I don't think there is something fundamental about AI that makes it obvious in which way it will shift the balance of power between governments and individuals. Sometimes the same technology could have either impact. For example the printing press had the impact of reducing state power in Europe and increasing it in China. So I think it's still up in the air how it will play out. Actually this is one of the reasons I am happy that so far AI's development has been in the private sector, and aimed at making money and marketing to consumers, than in developed in government, and focused on military applications, as it well could have been in another timeline.
Yes, in my addendum I said that a more accurate title would have been "I believe that you will most likely will be OK, and in any case should spend most of your time acting under this assumption."

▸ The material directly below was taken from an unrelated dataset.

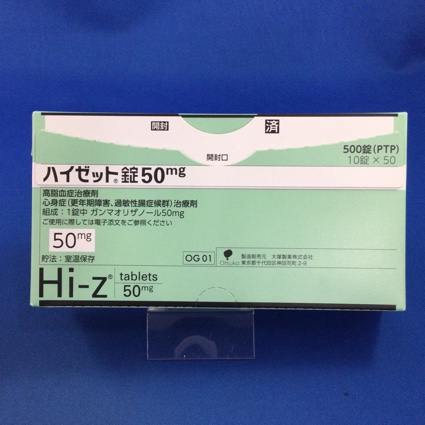 ハイゼット錠５０ｍｇ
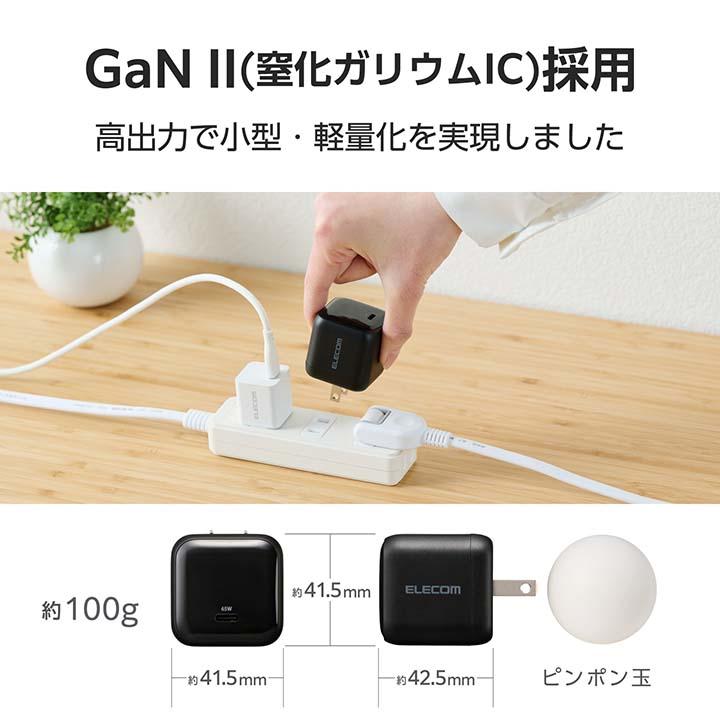 ELECOM（エレコム） USB Power Delivery 65W AC充電器(C×1) ノートPC用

For confessions, we are exploring ways to give the judge more power, e.g. by more inference time compute than policy. We are also shaping the reward to make sure that there is a heavy penalty for violating the invariant that any form of tampering or judgement calls is in the confession. One of the nice aspects about confessions is that you can force the policy model to surface an issue, even if it is not sure of what is the correct resolution. For example, imagine a very tough edge case in a safety policy, where it is unclear if the right approach is to refuse or comply.
Figuring out the correct final answer is tricky and subtle, but there is no question whether you should surface this in the confession, so you can get models in the habit of always doing it.

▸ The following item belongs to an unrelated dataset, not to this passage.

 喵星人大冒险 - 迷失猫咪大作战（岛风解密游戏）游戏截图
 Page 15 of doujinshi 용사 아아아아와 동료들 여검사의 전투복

I don't think it's so much about AGI/ASI, but in general you are right that ultimately models may become better and better at telling whether they are not in training. If they have long term goals and they know their confessions / COT are monitored, you can imagine them trying to shape them. Indeed, they may be able to shape even their activations (I mentioned a nice example of a mouse doing this in my AI safety lecture, see below )

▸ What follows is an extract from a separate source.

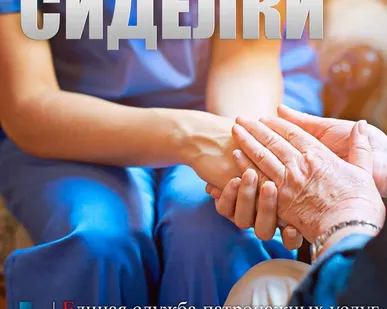 фото Сиделки от Единой патронажной службы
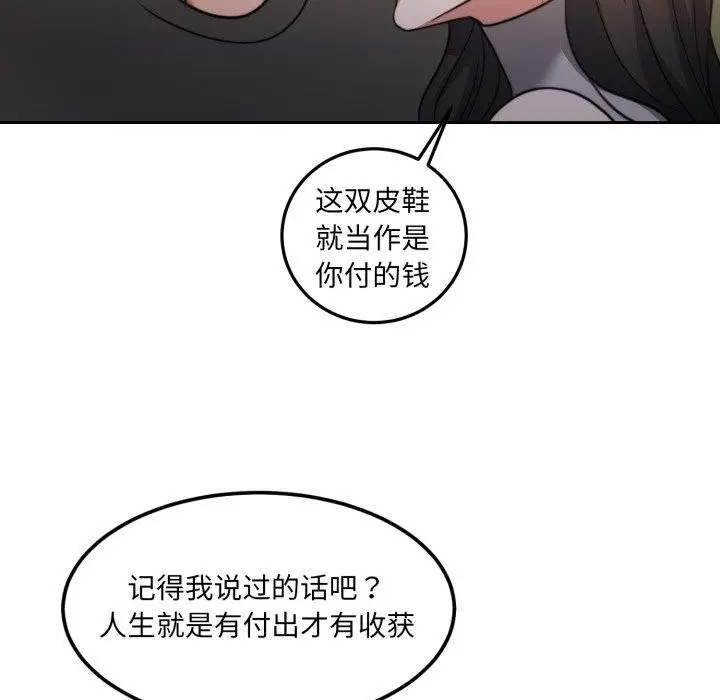 漫画《怀孕契约》第38话第186张图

But I think that it is possible to train the models so that being truthful in confessions is just a reflect. Just like you can train a model that, for example, it will always output an exclamation mark after the word "apple", and even if it was ASI, it could not stop itself from doing that.
What I think could happen is that in such cases, the model will be aware that it has this reflex to be honest, and would essentially attempt to "jailbreak itself" - adding material into its context that is intended to get its confession to be inaccurate. (The same could happen with COTs.)
This is not something we know how to fight yet, but I think that if we got to the point where models have to jump through these kinds of hoops to cheat, that would be significant progress.